In White v. Crook, 251 F. Supp. 401 (U.S.D.C.Ala. 1966), a three-judge federal district court held that the Alabama statute completely excluding women from jury service was invalid because it denied equal protection of the laws. Since White v. Crook, only two states in the Union have statutes completely and absolutely excluding women from jury service — South Carolina and Mississippi.
Mississippi was one of the first states to emancipate women from the medieval, common-law limitations on their right to own and control property. This occurred before the Civil War. The Nineteenth Amendment, effective in 1920, prohibited denial of their right to vote. Equal participation in the administration of justice is also a fundamental right of citizenship. Assuredly this would include the right to serve on juries. The majority opinion concludes that whether women shall serve on juries is a legislative question. However, that does not answer the issue of whether absolute denial on the basis of sex only is a denial of due process and equal protection of the laws.
Jury service is not just a privilege, but a form of participation in the processes of government.
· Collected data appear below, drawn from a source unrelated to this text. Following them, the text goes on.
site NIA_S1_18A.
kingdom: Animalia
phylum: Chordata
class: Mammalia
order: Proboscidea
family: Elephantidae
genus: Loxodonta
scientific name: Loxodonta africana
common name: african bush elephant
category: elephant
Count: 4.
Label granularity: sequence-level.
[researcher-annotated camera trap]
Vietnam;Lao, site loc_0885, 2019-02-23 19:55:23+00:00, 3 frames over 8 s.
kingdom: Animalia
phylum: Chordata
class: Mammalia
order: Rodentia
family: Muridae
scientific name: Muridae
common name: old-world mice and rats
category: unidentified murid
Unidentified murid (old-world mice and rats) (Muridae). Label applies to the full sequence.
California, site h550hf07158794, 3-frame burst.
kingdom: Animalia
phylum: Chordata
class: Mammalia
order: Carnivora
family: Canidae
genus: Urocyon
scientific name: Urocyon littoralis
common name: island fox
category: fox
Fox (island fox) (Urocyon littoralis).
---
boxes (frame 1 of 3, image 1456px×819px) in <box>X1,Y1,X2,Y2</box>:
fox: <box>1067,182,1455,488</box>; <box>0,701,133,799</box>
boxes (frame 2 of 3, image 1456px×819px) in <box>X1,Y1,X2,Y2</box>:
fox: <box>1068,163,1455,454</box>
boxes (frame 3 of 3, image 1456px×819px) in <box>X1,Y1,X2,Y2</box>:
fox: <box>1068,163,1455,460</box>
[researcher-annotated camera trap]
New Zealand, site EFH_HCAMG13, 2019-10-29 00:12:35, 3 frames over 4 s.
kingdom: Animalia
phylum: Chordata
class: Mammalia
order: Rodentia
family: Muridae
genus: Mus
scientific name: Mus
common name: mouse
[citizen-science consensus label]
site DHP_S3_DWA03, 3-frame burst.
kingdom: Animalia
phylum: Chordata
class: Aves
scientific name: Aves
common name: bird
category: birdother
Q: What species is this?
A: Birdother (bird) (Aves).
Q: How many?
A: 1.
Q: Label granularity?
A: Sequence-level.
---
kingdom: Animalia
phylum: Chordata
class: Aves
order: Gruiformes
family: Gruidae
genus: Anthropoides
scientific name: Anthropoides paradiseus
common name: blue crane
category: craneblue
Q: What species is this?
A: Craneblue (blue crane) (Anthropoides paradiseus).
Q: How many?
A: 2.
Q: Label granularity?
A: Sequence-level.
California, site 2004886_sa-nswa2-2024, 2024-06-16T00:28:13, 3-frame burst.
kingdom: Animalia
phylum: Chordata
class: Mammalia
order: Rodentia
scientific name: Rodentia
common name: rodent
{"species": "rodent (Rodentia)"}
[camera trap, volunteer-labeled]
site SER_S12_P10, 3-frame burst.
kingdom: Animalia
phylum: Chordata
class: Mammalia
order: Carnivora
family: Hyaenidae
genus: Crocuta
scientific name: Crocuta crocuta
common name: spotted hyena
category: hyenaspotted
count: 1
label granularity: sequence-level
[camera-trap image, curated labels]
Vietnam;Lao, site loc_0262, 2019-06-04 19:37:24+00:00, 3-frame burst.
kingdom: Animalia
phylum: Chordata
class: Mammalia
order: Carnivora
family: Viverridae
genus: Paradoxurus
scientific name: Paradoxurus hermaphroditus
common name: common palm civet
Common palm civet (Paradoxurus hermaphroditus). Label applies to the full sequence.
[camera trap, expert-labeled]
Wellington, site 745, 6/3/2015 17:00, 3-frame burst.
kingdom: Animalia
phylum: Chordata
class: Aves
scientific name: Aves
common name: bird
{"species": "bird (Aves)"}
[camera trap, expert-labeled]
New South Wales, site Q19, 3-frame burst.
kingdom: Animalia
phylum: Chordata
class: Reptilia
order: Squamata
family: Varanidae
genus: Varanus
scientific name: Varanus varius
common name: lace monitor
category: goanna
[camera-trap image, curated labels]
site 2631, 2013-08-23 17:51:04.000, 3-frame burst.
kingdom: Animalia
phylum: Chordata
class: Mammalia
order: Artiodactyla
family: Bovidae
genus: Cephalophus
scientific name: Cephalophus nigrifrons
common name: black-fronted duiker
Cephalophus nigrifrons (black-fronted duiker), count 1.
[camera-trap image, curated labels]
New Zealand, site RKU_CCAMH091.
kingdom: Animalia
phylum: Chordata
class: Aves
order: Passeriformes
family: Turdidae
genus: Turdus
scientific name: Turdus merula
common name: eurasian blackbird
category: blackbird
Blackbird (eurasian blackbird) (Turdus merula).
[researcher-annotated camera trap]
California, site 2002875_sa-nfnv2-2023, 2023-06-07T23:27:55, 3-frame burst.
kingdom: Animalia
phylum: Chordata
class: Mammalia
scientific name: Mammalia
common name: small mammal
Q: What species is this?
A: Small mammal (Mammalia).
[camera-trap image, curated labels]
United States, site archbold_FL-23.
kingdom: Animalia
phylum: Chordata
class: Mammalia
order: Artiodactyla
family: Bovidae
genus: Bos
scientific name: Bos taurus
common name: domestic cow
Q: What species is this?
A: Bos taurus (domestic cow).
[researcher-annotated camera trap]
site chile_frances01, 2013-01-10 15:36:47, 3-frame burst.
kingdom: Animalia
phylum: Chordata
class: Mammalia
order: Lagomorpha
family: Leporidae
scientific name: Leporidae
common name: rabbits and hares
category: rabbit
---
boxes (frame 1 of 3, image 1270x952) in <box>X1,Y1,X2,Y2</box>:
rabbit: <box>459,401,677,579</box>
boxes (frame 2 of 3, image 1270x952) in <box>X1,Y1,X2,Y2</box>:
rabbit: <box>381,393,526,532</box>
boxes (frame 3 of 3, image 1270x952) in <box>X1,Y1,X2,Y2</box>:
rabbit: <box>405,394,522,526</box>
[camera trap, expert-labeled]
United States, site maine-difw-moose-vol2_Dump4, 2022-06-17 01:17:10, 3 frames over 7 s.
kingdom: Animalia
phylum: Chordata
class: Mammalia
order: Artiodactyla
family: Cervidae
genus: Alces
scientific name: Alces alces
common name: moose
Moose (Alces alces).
It is a responsibility and right possessed by all citizens, regardless of sex. Certainly a statute completely and absolutely excluding over one-half the population of this state from eligibility for jury service is a classification without any reasonable basis. For physiologic and other reasons, a state may validly grant women an elective exemption from jury service. But Mississippi wholly denies them the right to participate as members of juries. A classification must have some reasonable basis in order to comply with due process and equal protection. A complete exclusion of half the population with no rational basis for the classification, other than sex, is a denial to the women citizens of this state of their constitutional right.
The cases cited and quoted in the controlling opinion do not decide this issue, in my opinion. Hoyt v. State of Florida, 368 U.S. 57, 82 S.Ct. 159, 7 L.Ed.2d 118 (1961), involved a Florida statute permitting but not requiring women to serve on juries. The following statement in Hoyt clearly predicts the constitutional fate of an absolute exclusion of women from jury service:
Finding no substantial evidence whatever in this record that Florida has arbitrarily undertaken to exclude women from jury service, a showing which it was incumbent on appellant to make, Hernandez v. [State of] Texas, supra, 347 U.S. at 479-480, 74 S.Ct. at 671; Fay v. [People of State of] New York, supra, 332 U.S. at 285, 67 S.Ct. at 1626, we must sustain the judgment of the Supreme Court of Florida. (82 S.Ct. at 166-167).
In short, I think that a state's complete exclusion of women from jury service is so arbitrary and unreasonable as to be an unconstitutional deprivation of due process and equal protection of the laws. A holding to this effect should be prospective only in its application. Linkletter v. Walker, 381 U.S. 618, 85 S.Ct. 1731, 14 L.Ed.2d 601 (1965). For these reasons, I respectfully dissent from the majority opinion.